(Saved entries)
^^^^^^^^

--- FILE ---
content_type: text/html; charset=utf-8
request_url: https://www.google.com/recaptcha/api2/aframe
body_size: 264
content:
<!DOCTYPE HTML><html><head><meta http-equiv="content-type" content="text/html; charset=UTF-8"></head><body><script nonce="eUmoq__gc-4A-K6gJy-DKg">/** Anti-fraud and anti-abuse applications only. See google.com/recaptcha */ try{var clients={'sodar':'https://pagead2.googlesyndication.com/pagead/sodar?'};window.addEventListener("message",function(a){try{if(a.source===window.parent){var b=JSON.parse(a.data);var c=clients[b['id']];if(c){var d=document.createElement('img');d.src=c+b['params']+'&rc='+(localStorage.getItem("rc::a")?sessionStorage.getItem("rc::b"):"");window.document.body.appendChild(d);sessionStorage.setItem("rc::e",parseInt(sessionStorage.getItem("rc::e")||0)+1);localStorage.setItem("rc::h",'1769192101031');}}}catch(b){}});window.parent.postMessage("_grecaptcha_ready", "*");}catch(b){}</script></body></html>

^^^^^^^^

What is expected:
Look through the entries and find each line that has the string "charset". Copy those lines.

The completed task:
content_type: text/html; charset=utf-8
<!DOCTYPE HTML><html><head><meta http-equiv="content-type" content="text/html; charset=UTF-8"></head><body><script nonce="eUmoq__gc-4A-K6gJy-DKg">/** Anti-fraud and anti-abuse applications only. See google.com/recaptcha */ try{var clients={'sodar':'https://pagead2.googlesyndication.com/pagead/sodar?'};window.addEventListener("message",function(a){try{if(a.source===window.parent){var b=JSON.parse(a.data);var c=clients[b['id']];if(c){var d=document.createElement('img');d.src=c+b['params']+'&rc='+(localStorage.getItem("rc::a")?sessionStorage.getItem("rc::b"):"");window.document.body.appendChild(d);sessionStorage.setItem("rc::e",parseInt(sessionStorage.getItem("rc::e")||0)+1);localStorage.setItem("rc::h",'1769192101031');}}}catch(b){}});window.parent.postMessage("_grecaptcha_ready", "*");}catch(b){}</script></body></html>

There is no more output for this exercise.